─── TEXTE À LIRE ───

Mais qui est donc la groupie ? Et pourquoi s’y intéresser ?

BEATLEMANIA, les débuts du mouvement

Groupie (nom féminin, anglicisme): «Personne gravitant dans l’entourage des célébrités de la musique populaire comme la pop ou le rock» ; « Une groupie idolâtre un chanteur, un musicien ou un groupe au point de le suivre pendant ses tournées, d’assister à autant de ses apparitions publiques que possible, dans l’espoir de le rencontrer et d’engager avec lui une relation sexuelle ou sentimentale. » 

Evidemment, la figure emblématique de la groupie ne naît pas au début des années 1970. On peut en réalité remonter jusqu’à la Beatlemania ou l’euphorie Elvis Presley des années 1950 qui embrasse des filles au hasard dans son public : l’impression, donc, que depuis le début, elle était indissociable du personnage de la Rockstar, du musicien en pleine ascension. 

Pour autant, l’essor du mouvement vers la fin des années 1960 est impressionnant, avec plusieurs grands noms qui scandent l’histoire du rock: Miss Pamela Des Barres, Bebe Buell, Anita Pallenberg et Bianca Jagger, connues aujourd’hui pour avoir inspiré, côtoyé et forgé les images des Rockstars qu’elles accompagnaient.

En France, c’est Zouzou – dite la twisteuse, ancienne compagne de Brian Jones – membre fondateur des Rolling Stones – qui incarne cette vague, jusqu’à jouer le rôle d’un succube torturé, métaphore de l’adultère, dans le film d’Eric Rohmer : Chloé, l’après-midi (1972).

FOXEY LADY 

Des cheveux défaits, généralement volumineux et emmêlés, maquillage clownesque, sequins et robes à silhouette rectangulaire, presque masculine. A première vue, la groupie n’a rien d’une femme fatale.

───

**CONSIGNE 1:** Recopiez fidèlement le passage du texte sur les groupies qui va de « Pour autant, l’essor » à « Chloé, l’après-midi (1972). ».
**CONSIGNE 2:** Prolongez le texte sur les groupies au-delà de sa dernière phrase.
Les données proviennent d'une source différente de celle du texte.

─── DONNÉES FOURNIES ───

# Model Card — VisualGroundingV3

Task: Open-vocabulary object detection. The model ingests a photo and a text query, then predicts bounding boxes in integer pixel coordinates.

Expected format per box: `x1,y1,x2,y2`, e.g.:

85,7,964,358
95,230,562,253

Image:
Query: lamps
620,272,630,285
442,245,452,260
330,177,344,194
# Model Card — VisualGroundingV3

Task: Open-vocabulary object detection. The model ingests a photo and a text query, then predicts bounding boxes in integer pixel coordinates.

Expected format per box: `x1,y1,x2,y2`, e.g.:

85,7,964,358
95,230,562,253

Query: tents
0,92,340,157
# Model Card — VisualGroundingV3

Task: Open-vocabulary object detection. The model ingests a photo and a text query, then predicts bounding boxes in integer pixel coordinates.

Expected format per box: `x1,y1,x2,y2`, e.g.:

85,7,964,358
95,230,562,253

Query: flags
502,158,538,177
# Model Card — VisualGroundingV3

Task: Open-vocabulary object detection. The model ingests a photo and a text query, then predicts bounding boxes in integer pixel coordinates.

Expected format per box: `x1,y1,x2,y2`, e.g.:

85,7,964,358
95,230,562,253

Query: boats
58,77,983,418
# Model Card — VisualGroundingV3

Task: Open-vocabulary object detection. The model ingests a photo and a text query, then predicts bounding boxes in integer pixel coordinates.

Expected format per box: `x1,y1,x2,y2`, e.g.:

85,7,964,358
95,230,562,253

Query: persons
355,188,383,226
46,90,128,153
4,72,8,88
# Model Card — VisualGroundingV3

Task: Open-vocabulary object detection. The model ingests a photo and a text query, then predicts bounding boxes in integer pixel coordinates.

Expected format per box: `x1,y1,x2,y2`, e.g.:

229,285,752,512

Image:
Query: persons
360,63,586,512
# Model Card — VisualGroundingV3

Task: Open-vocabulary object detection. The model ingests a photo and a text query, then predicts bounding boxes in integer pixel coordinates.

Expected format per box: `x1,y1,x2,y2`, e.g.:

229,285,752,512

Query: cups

───

**RÉPONSE 1:**
Pour autant, l’essor du mouvement vers la fin des années 1960 est impressionnant, avec plusieurs grands noms qui scandent l’histoire du rock: Miss Pamela Des Barres, Bebe Buell, Anita Pallenberg et Bianca Jagger, connues aujourd’hui pour avoir inspiré, côtoyé et forgé les images des Rockstars qu’elles accompagnaient.

En France, c’est Zouzou – dite la twisteuse, ancienne compagne de Brian Jones – membre fondateur des Rolling Stones – qui incarne cette vague, jusqu’à jouer le rôle d’un succube torturé, métaphore de l’adultère, dans le film d’Eric Rohmer : Chloé, l’après-midi (1972).

**RÉPONSE 2:**
Pourtant, son style est représentatif de son époque et de son train de vie. Les années 1970 pour le rock, ce sont les années des tournées en bus ou en avion (le Starship privatisé par Led Zeppelin puis les Stones) à travers les USA avec très peu de temps et d’espace pour tout emporter. Il faut donc se contenter du minimum. 

Ainsi, sur la plupart des photos de Miss P. (Pamela Des Barres), on la retrouve pieds nus sur l’herbe, démaquillée ou avec très peu d’eye-liner sur – et parfois en dessous – des paupières. Le style de la groupie clame donc haut et fort la liberté et la jeunesse de son ère, le climat chaud et surtout californien des concerts en plein air.

« Je ne mettais jamais rien en dessous (en parlant de robes à dentelle), j’étais toujours à moitié nue (rires). » Pamela des Barres, interview avec Devyn Crimson, 2019

Pour ces fans du rock, il s’agit aussi de s’inventer, d’aller dans les friperies et de trouver des pièces qui rappellent l’entre-deux-guerres des années 1920 et 1930, avec cette même silhouette garçonne qui plaît tant, les paillettes, la fourrure et le besoin d’être libre de ses mouvements au moment de faire la fête.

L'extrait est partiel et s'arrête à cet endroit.